The Beverly Hills restaurant where first ladies, foreign dignitaries and Hollywood’s power elite regularly dined on classic French Continental fare is the latest victim of L.A. diners’ growing preference for casual dining.

“We don’t look at this sadly,” said Jamie Murphy, son of owners Jimmy and Annie Murphy. “We look at it as 20 years of success for mom and dad, but nothing lasts forever.”

Jimmy Murphy was traveling and unavailable for comment.

“It’s a shame,” said West Los Angeles attorney Lisa Specht. “It was one of the few grown-up restaurants you could go to in the city. The food was beautiful, the service was elegant and you could actually have a conversation with your guests.”

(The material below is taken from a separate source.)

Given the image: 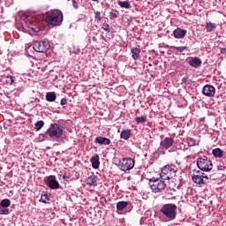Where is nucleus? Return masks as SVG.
<instances>
[{"mask_svg":"<svg viewBox=\"0 0 226 226\" xmlns=\"http://www.w3.org/2000/svg\"><path fill=\"white\" fill-rule=\"evenodd\" d=\"M11 204V201L9 199H4L0 202V207L8 208L10 207Z\"/></svg>","mask_w":226,"mask_h":226,"instance_id":"obj_27","label":"nucleus"},{"mask_svg":"<svg viewBox=\"0 0 226 226\" xmlns=\"http://www.w3.org/2000/svg\"><path fill=\"white\" fill-rule=\"evenodd\" d=\"M45 126V122H43V120H39L34 124V130H36V132H39V130L42 127Z\"/></svg>","mask_w":226,"mask_h":226,"instance_id":"obj_28","label":"nucleus"},{"mask_svg":"<svg viewBox=\"0 0 226 226\" xmlns=\"http://www.w3.org/2000/svg\"><path fill=\"white\" fill-rule=\"evenodd\" d=\"M135 121L136 123L138 124H140V123H147V117H144V116H141V117H137L135 118Z\"/></svg>","mask_w":226,"mask_h":226,"instance_id":"obj_30","label":"nucleus"},{"mask_svg":"<svg viewBox=\"0 0 226 226\" xmlns=\"http://www.w3.org/2000/svg\"><path fill=\"white\" fill-rule=\"evenodd\" d=\"M128 207V201H119L117 203V211H123Z\"/></svg>","mask_w":226,"mask_h":226,"instance_id":"obj_23","label":"nucleus"},{"mask_svg":"<svg viewBox=\"0 0 226 226\" xmlns=\"http://www.w3.org/2000/svg\"><path fill=\"white\" fill-rule=\"evenodd\" d=\"M225 50H226V49H224L223 51H222V54H223V52H225Z\"/></svg>","mask_w":226,"mask_h":226,"instance_id":"obj_41","label":"nucleus"},{"mask_svg":"<svg viewBox=\"0 0 226 226\" xmlns=\"http://www.w3.org/2000/svg\"><path fill=\"white\" fill-rule=\"evenodd\" d=\"M197 167L200 170H203V172H209V170H213V162L204 155L203 157L198 158Z\"/></svg>","mask_w":226,"mask_h":226,"instance_id":"obj_7","label":"nucleus"},{"mask_svg":"<svg viewBox=\"0 0 226 226\" xmlns=\"http://www.w3.org/2000/svg\"><path fill=\"white\" fill-rule=\"evenodd\" d=\"M44 22H46L48 27L61 26L63 24V11L57 9L48 11Z\"/></svg>","mask_w":226,"mask_h":226,"instance_id":"obj_1","label":"nucleus"},{"mask_svg":"<svg viewBox=\"0 0 226 226\" xmlns=\"http://www.w3.org/2000/svg\"><path fill=\"white\" fill-rule=\"evenodd\" d=\"M174 146V139L172 138H165L160 143V147L162 151H167V149H170Z\"/></svg>","mask_w":226,"mask_h":226,"instance_id":"obj_11","label":"nucleus"},{"mask_svg":"<svg viewBox=\"0 0 226 226\" xmlns=\"http://www.w3.org/2000/svg\"><path fill=\"white\" fill-rule=\"evenodd\" d=\"M120 170L126 172L132 170L135 167V161L130 157L123 158L119 162Z\"/></svg>","mask_w":226,"mask_h":226,"instance_id":"obj_8","label":"nucleus"},{"mask_svg":"<svg viewBox=\"0 0 226 226\" xmlns=\"http://www.w3.org/2000/svg\"><path fill=\"white\" fill-rule=\"evenodd\" d=\"M30 29L33 31V33H40V25L38 23H33V21H30Z\"/></svg>","mask_w":226,"mask_h":226,"instance_id":"obj_24","label":"nucleus"},{"mask_svg":"<svg viewBox=\"0 0 226 226\" xmlns=\"http://www.w3.org/2000/svg\"><path fill=\"white\" fill-rule=\"evenodd\" d=\"M96 144H100L101 146H109L110 139L109 138L98 136L95 138Z\"/></svg>","mask_w":226,"mask_h":226,"instance_id":"obj_16","label":"nucleus"},{"mask_svg":"<svg viewBox=\"0 0 226 226\" xmlns=\"http://www.w3.org/2000/svg\"><path fill=\"white\" fill-rule=\"evenodd\" d=\"M130 137H132V130L130 129L123 130L120 133V139H124V140H128Z\"/></svg>","mask_w":226,"mask_h":226,"instance_id":"obj_19","label":"nucleus"},{"mask_svg":"<svg viewBox=\"0 0 226 226\" xmlns=\"http://www.w3.org/2000/svg\"><path fill=\"white\" fill-rule=\"evenodd\" d=\"M0 215H10V208L0 206Z\"/></svg>","mask_w":226,"mask_h":226,"instance_id":"obj_32","label":"nucleus"},{"mask_svg":"<svg viewBox=\"0 0 226 226\" xmlns=\"http://www.w3.org/2000/svg\"><path fill=\"white\" fill-rule=\"evenodd\" d=\"M9 79L11 80V84H13V82H15V77L10 76Z\"/></svg>","mask_w":226,"mask_h":226,"instance_id":"obj_39","label":"nucleus"},{"mask_svg":"<svg viewBox=\"0 0 226 226\" xmlns=\"http://www.w3.org/2000/svg\"><path fill=\"white\" fill-rule=\"evenodd\" d=\"M63 179H68V177H66V175H64Z\"/></svg>","mask_w":226,"mask_h":226,"instance_id":"obj_40","label":"nucleus"},{"mask_svg":"<svg viewBox=\"0 0 226 226\" xmlns=\"http://www.w3.org/2000/svg\"><path fill=\"white\" fill-rule=\"evenodd\" d=\"M94 19H97L98 22L102 20V12L101 11H95L94 12Z\"/></svg>","mask_w":226,"mask_h":226,"instance_id":"obj_35","label":"nucleus"},{"mask_svg":"<svg viewBox=\"0 0 226 226\" xmlns=\"http://www.w3.org/2000/svg\"><path fill=\"white\" fill-rule=\"evenodd\" d=\"M205 27L207 29V33H213L214 29H216V26L211 22L206 23Z\"/></svg>","mask_w":226,"mask_h":226,"instance_id":"obj_26","label":"nucleus"},{"mask_svg":"<svg viewBox=\"0 0 226 226\" xmlns=\"http://www.w3.org/2000/svg\"><path fill=\"white\" fill-rule=\"evenodd\" d=\"M90 162L92 163L93 169H98V167H100V156L98 155V154H94L91 158Z\"/></svg>","mask_w":226,"mask_h":226,"instance_id":"obj_18","label":"nucleus"},{"mask_svg":"<svg viewBox=\"0 0 226 226\" xmlns=\"http://www.w3.org/2000/svg\"><path fill=\"white\" fill-rule=\"evenodd\" d=\"M68 103V100H66V98H63L60 102V105L64 106L66 105Z\"/></svg>","mask_w":226,"mask_h":226,"instance_id":"obj_37","label":"nucleus"},{"mask_svg":"<svg viewBox=\"0 0 226 226\" xmlns=\"http://www.w3.org/2000/svg\"><path fill=\"white\" fill-rule=\"evenodd\" d=\"M119 15V12H117V11H115L114 12H110L109 13V19H117Z\"/></svg>","mask_w":226,"mask_h":226,"instance_id":"obj_34","label":"nucleus"},{"mask_svg":"<svg viewBox=\"0 0 226 226\" xmlns=\"http://www.w3.org/2000/svg\"><path fill=\"white\" fill-rule=\"evenodd\" d=\"M49 194L45 193V194H41V202H43V204H49Z\"/></svg>","mask_w":226,"mask_h":226,"instance_id":"obj_31","label":"nucleus"},{"mask_svg":"<svg viewBox=\"0 0 226 226\" xmlns=\"http://www.w3.org/2000/svg\"><path fill=\"white\" fill-rule=\"evenodd\" d=\"M86 183L88 186H96L98 185V177L92 175L86 179Z\"/></svg>","mask_w":226,"mask_h":226,"instance_id":"obj_17","label":"nucleus"},{"mask_svg":"<svg viewBox=\"0 0 226 226\" xmlns=\"http://www.w3.org/2000/svg\"><path fill=\"white\" fill-rule=\"evenodd\" d=\"M46 185L48 188H50L51 190H57L59 189V182H57V179L56 178V176H49L46 178Z\"/></svg>","mask_w":226,"mask_h":226,"instance_id":"obj_10","label":"nucleus"},{"mask_svg":"<svg viewBox=\"0 0 226 226\" xmlns=\"http://www.w3.org/2000/svg\"><path fill=\"white\" fill-rule=\"evenodd\" d=\"M72 6L77 10L79 8V4L75 2V0H72Z\"/></svg>","mask_w":226,"mask_h":226,"instance_id":"obj_38","label":"nucleus"},{"mask_svg":"<svg viewBox=\"0 0 226 226\" xmlns=\"http://www.w3.org/2000/svg\"><path fill=\"white\" fill-rule=\"evenodd\" d=\"M33 49L35 52H47L50 49V42L49 41H36L34 42Z\"/></svg>","mask_w":226,"mask_h":226,"instance_id":"obj_9","label":"nucleus"},{"mask_svg":"<svg viewBox=\"0 0 226 226\" xmlns=\"http://www.w3.org/2000/svg\"><path fill=\"white\" fill-rule=\"evenodd\" d=\"M63 133H64L63 125L54 123L50 124L49 127L45 132V135L46 137L50 138L52 140H57V139H61V137H63Z\"/></svg>","mask_w":226,"mask_h":226,"instance_id":"obj_3","label":"nucleus"},{"mask_svg":"<svg viewBox=\"0 0 226 226\" xmlns=\"http://www.w3.org/2000/svg\"><path fill=\"white\" fill-rule=\"evenodd\" d=\"M176 172H177V167H176V165H166L162 169L161 171V179L163 180H169V179H172V177H174L176 176Z\"/></svg>","mask_w":226,"mask_h":226,"instance_id":"obj_6","label":"nucleus"},{"mask_svg":"<svg viewBox=\"0 0 226 226\" xmlns=\"http://www.w3.org/2000/svg\"><path fill=\"white\" fill-rule=\"evenodd\" d=\"M171 49L176 52H185V50H186V49L188 48L186 46H180V47L172 46Z\"/></svg>","mask_w":226,"mask_h":226,"instance_id":"obj_29","label":"nucleus"},{"mask_svg":"<svg viewBox=\"0 0 226 226\" xmlns=\"http://www.w3.org/2000/svg\"><path fill=\"white\" fill-rule=\"evenodd\" d=\"M160 213L164 216L162 222H172L177 216V206L172 203L164 204L162 206Z\"/></svg>","mask_w":226,"mask_h":226,"instance_id":"obj_2","label":"nucleus"},{"mask_svg":"<svg viewBox=\"0 0 226 226\" xmlns=\"http://www.w3.org/2000/svg\"><path fill=\"white\" fill-rule=\"evenodd\" d=\"M207 179V177H204V173H201L200 171H197L196 174H193L192 177V179L194 183H196L197 185H204L206 183V180Z\"/></svg>","mask_w":226,"mask_h":226,"instance_id":"obj_12","label":"nucleus"},{"mask_svg":"<svg viewBox=\"0 0 226 226\" xmlns=\"http://www.w3.org/2000/svg\"><path fill=\"white\" fill-rule=\"evenodd\" d=\"M188 64H190V66H192V68H200V66L202 65V60H200V58L197 56L191 57Z\"/></svg>","mask_w":226,"mask_h":226,"instance_id":"obj_15","label":"nucleus"},{"mask_svg":"<svg viewBox=\"0 0 226 226\" xmlns=\"http://www.w3.org/2000/svg\"><path fill=\"white\" fill-rule=\"evenodd\" d=\"M56 98H57L56 92H49L46 94L47 102H56Z\"/></svg>","mask_w":226,"mask_h":226,"instance_id":"obj_22","label":"nucleus"},{"mask_svg":"<svg viewBox=\"0 0 226 226\" xmlns=\"http://www.w3.org/2000/svg\"><path fill=\"white\" fill-rule=\"evenodd\" d=\"M117 4L118 6H120V8H125V10H129V8H132V4L129 1L123 2L121 0H118Z\"/></svg>","mask_w":226,"mask_h":226,"instance_id":"obj_21","label":"nucleus"},{"mask_svg":"<svg viewBox=\"0 0 226 226\" xmlns=\"http://www.w3.org/2000/svg\"><path fill=\"white\" fill-rule=\"evenodd\" d=\"M16 27L23 33H29V13L19 11L16 18Z\"/></svg>","mask_w":226,"mask_h":226,"instance_id":"obj_4","label":"nucleus"},{"mask_svg":"<svg viewBox=\"0 0 226 226\" xmlns=\"http://www.w3.org/2000/svg\"><path fill=\"white\" fill-rule=\"evenodd\" d=\"M186 33H188V31L177 27L173 31V35L177 40H181V38H185V36H186Z\"/></svg>","mask_w":226,"mask_h":226,"instance_id":"obj_14","label":"nucleus"},{"mask_svg":"<svg viewBox=\"0 0 226 226\" xmlns=\"http://www.w3.org/2000/svg\"><path fill=\"white\" fill-rule=\"evenodd\" d=\"M212 154H214V156H215L216 158H222L223 156V151H222V149L220 148H215L212 151Z\"/></svg>","mask_w":226,"mask_h":226,"instance_id":"obj_25","label":"nucleus"},{"mask_svg":"<svg viewBox=\"0 0 226 226\" xmlns=\"http://www.w3.org/2000/svg\"><path fill=\"white\" fill-rule=\"evenodd\" d=\"M202 93L203 94H205V96H208L209 98H211L212 96H215V87H213L212 85H205L202 89Z\"/></svg>","mask_w":226,"mask_h":226,"instance_id":"obj_13","label":"nucleus"},{"mask_svg":"<svg viewBox=\"0 0 226 226\" xmlns=\"http://www.w3.org/2000/svg\"><path fill=\"white\" fill-rule=\"evenodd\" d=\"M102 29H103L104 31H107L108 33L110 32V29H109V24H107V23H103V24H102Z\"/></svg>","mask_w":226,"mask_h":226,"instance_id":"obj_36","label":"nucleus"},{"mask_svg":"<svg viewBox=\"0 0 226 226\" xmlns=\"http://www.w3.org/2000/svg\"><path fill=\"white\" fill-rule=\"evenodd\" d=\"M149 185L154 193H160L167 188L165 181L156 177H153L149 180Z\"/></svg>","mask_w":226,"mask_h":226,"instance_id":"obj_5","label":"nucleus"},{"mask_svg":"<svg viewBox=\"0 0 226 226\" xmlns=\"http://www.w3.org/2000/svg\"><path fill=\"white\" fill-rule=\"evenodd\" d=\"M196 142L197 141L195 140V139H193V138H187V144H188V146H190V147L195 146Z\"/></svg>","mask_w":226,"mask_h":226,"instance_id":"obj_33","label":"nucleus"},{"mask_svg":"<svg viewBox=\"0 0 226 226\" xmlns=\"http://www.w3.org/2000/svg\"><path fill=\"white\" fill-rule=\"evenodd\" d=\"M131 52L132 54V58L137 61L140 56V49L139 48H132Z\"/></svg>","mask_w":226,"mask_h":226,"instance_id":"obj_20","label":"nucleus"}]
</instances>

Karen Berk, co-editor of the Zagat Survey’s Southern California edition, said the closing was a shocker. “This is big news,” she said. “They had a major following for a long time.”

Zagat called Jimmy’s a “junior Chasen’s, not hip but a wonderful, top-notch old-timer providing exceptional French Continental food and service that’s a real treat.”

But Berk said Angelenos have moved past that style of cuisine. “Classic Continental food has not been happening in Los Angeles,” she said. “It’s a perception that it’s old fashioned and the menus are not ’90s.”

Jimmy’s originally was scheduled to reopen next month after extensive remodeling. Jamie Murphy said there had been some problems with the remodeling, but a key factor was his parents’ decision to step out of the highly competitive restaurant scene.

“After 20 years at Jimmy’s and 14 at the Bistro (as the maitre d’), (my father is) ready for a break,” said Murphy, who himself is a maitre d’ at Spago in Beverly Hills.

Murphy said he expects his father to open another restaurant within the next two years, but at another location and “about half the size.”

Merrill Shindler, co-editor of the Zagat Survey, said virtually all great L.A. restaurants eventually fade out of popularity, and close. “The smart get out,” he said. “We don’t have a lot of old restaurants in Los Angeles.”

Part of the problem for Jimmy’s, Shindler said, was that the restaurant remained too formal amid a climate of creeping casualness.

“Name a restaurant where you have to wear a tie and jacket,” Shindler said. “Jimmy’s and L’Orangerie are the last of the Mohicans. You could go broke trying to sell cufflinks in this town.”

He said the long-established clientele that appreciates such an atmosphere has been steadily declining.

“His older patrons are dying off,” Shindler said. “Jimmy needed to re-invent himself. He seemed to do little to cultivate a younger crowd.”

Barbara Lazaroff, co-owner of Spago, disagreed that fine dining in Los Angeles is fading.

“When we opened Spago in Beverly Hills, so many people said they were excited about getting dressed up for dining. I think there is still a great demand there,” said Lazaroff, who also employs Murphy’s daughter Gerri as a controller at Spago’s sister restaurant Granita in Malibu.

Vicki Reynolds, a Beverly Hills city councilwoman, recalled the months leading up to the opening of Jimmy’s, when Murphy pleaded his case to the Beverly Hills School Board for permission to open a restaurant adjacent to Beverly Hills High School.

“They wanted a liquor license,” said Reynolds, who was a member of the school board at the time. “And the school district wanted to know whether or not to allow it so close. When we determined what kind of a restaurant it was going to be and the kind of patrons, we weren’t concerned the students would be coming over on their school breaks.”